Nell'ordinanza di arresto per D'Alfonso vengono delineati i dettagli dei rapporti con Toto che pagava frequentemente viaggi, vacanze e aerei all'ex primo cittadino e si dice che «alla Toto S.p.A. è stata concessa una perizia di variante - risultata predisposta dalla impresa medesima - idonea a stravolgere l'originario progetto».
Tra l'altro, si dice ancora, che si trasformò a tal punto il tracciato stradale che «si arrivò ad invadere i confini della Riserva del Lago di Penne».
Ma non fu un caso o una coincidenza, secondo chi sta indagando, non fu nemmeno una svista o un errore materiale.
Ma chi modificò il progetto?
La mano operativa fu «il geometra Giuseppe Cantagallo», si legge nell'ordinanza, «su sollecitazione dell'allora presidente della Provincia, Luciano D'Alfonso, alla presenza dell'assessore ai Lavori Pubblici, Rocco Petrucci
(assessore nel primo mandato D'Alfonso e arrestato pochi giorni dopo la nomina nel 2004 ndr) e del progettista Rossini, in una riunione dell'8 aprile 1999».

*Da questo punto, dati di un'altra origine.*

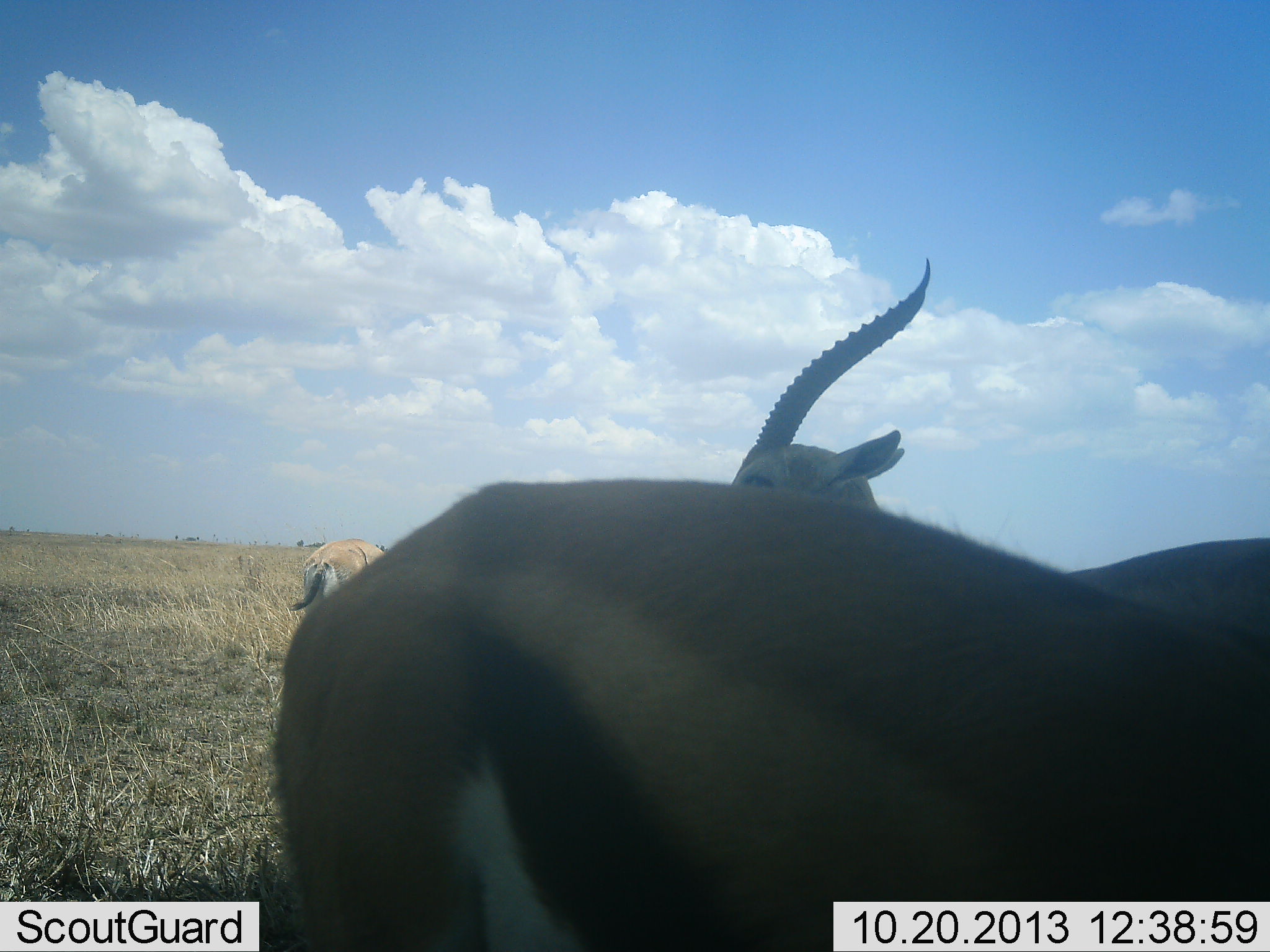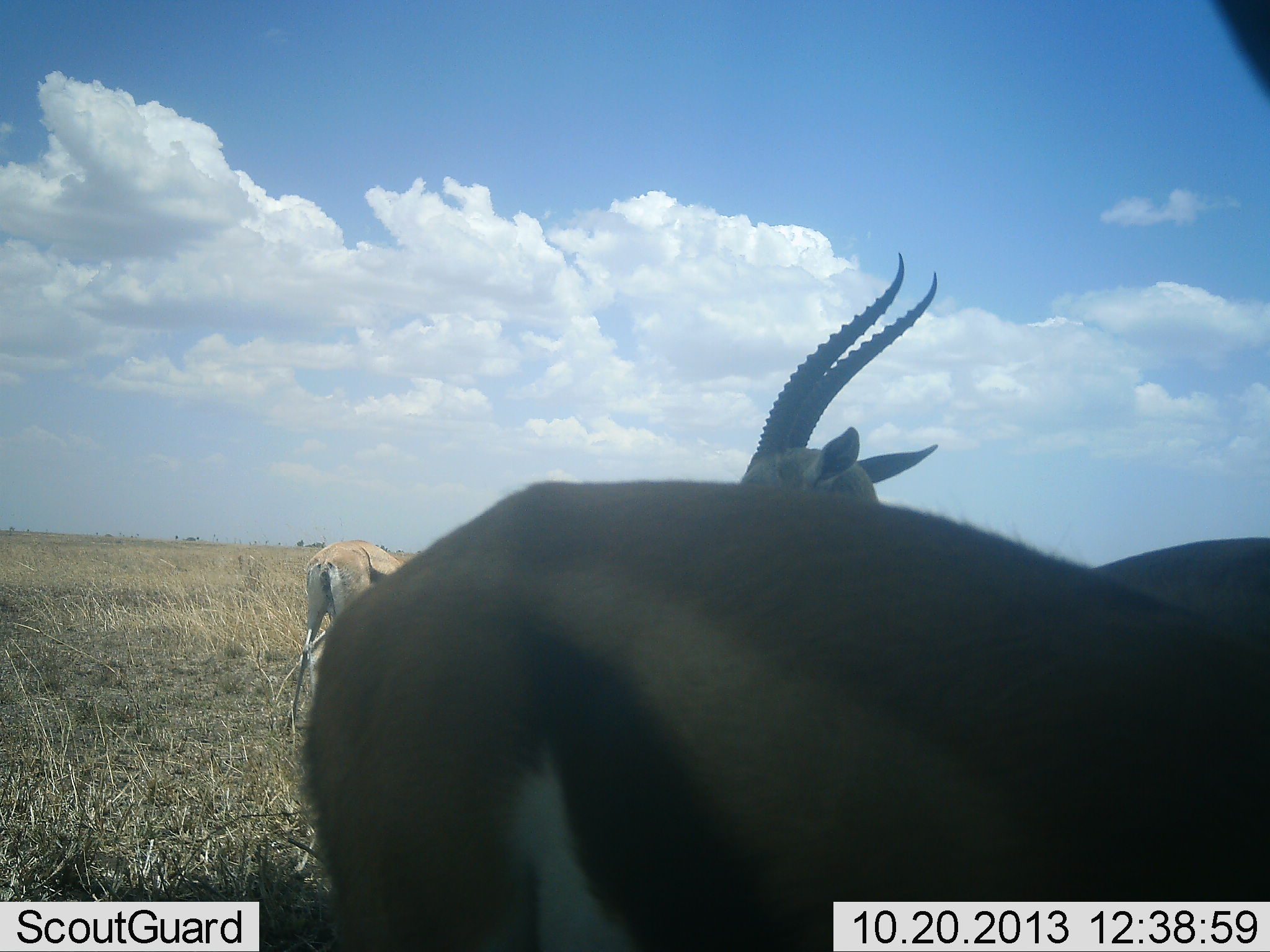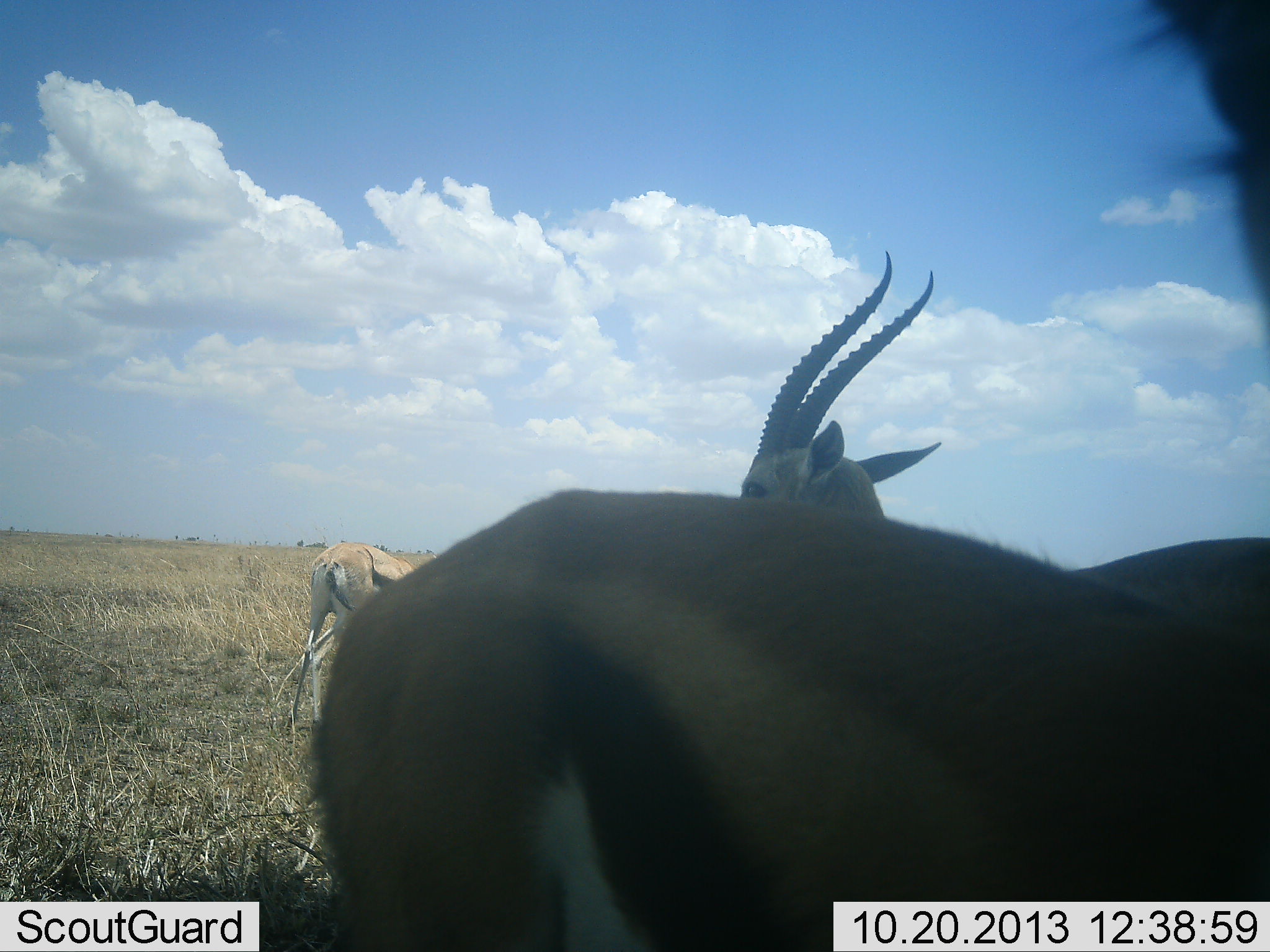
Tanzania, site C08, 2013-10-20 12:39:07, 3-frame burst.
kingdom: Animalia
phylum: Chordata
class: Mammalia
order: Artiodactyla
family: Bovidae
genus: Eudorcas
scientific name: Eudorcas thomsonii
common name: thomson's gazelle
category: gazellethomsons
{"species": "gazellethomsons (thomson's gazelle) (Eudorcas thomsonii)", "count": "3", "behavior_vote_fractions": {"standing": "100%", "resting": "0%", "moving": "0%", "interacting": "6%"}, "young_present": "0%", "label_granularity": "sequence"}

Per il gip «la ditta Toto ha partecipato alla redazione dell' elenco prezzi, ancor prima che la gara venisse bandita, per diretta volontà del D'Alfonso: la circostanza, dimostrando un'illecita partecipazione dell'impresa alla formazione
degli atti di gara, deve essere posta in correlazione con la particolare "abilità" della Toto s.p.a. di giustificare all'amministrazione il calcolo delle
spese generali, dote che le consentirà di aggiudicarsi la gara formulando l'unica offerta anomala non esclusa».